Voilà bien de l’aigreur, Molière, et ces gens de qualité vous sont bien odieux ! Avec qui donc souhaitez-vous que je vive ? Avec vos comédiens, qui, sauf Brécourt et Duparc, vous ont toujours entouré de criailleries, vous suscitant mille embarras, et vous jetant parfois dans de grands périls par leur jalousie et leur cupidité ?

MOLIÈRE.

Je confesse que ma profession m’a souvent écrasé. L’art m’eût fait vivre, le métier me tue. J’aime la vie tranquille, et la mienne est agitée par mille détails turbulents et communs.

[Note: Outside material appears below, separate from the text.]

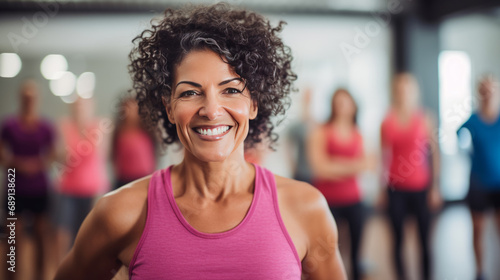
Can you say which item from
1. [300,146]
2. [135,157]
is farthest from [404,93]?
[135,157]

Cependant, Armande, nous sommes comédiens aussi, nous autres, ne l’oublions point, et sachons aimer nos camarades en dépit de leurs travers. C’est une profession orageuse et difficile dont on exige tout pour le plaisir d’autrui et à qui on n’accorde rien pour le relever ou l’adoucir. Au fond de leurs cœurs, il y a du bon et du grand, comme chez tous les hommes ; leur esprit est mille fois plus agréable et plus solide que celui de tous vos gens de cour, et c’est un grand ridicule, croyez-moi, de n’aimer point ses pareils.

ARMANDE, piquée.

Fort bien ! Ainsi je dois aimer M. Baron, à votre dire ?

MOLIÈRE.

Baron ? Qu’avez-vous contre lui ?

ARMANDE.

Rien, puisque vous ne voulez point m’entendre et que j’ai tort d’avance. Je sais que toute votre amitié est pour lui, et que, grâce à ses soins, vous ne m’aimez plus.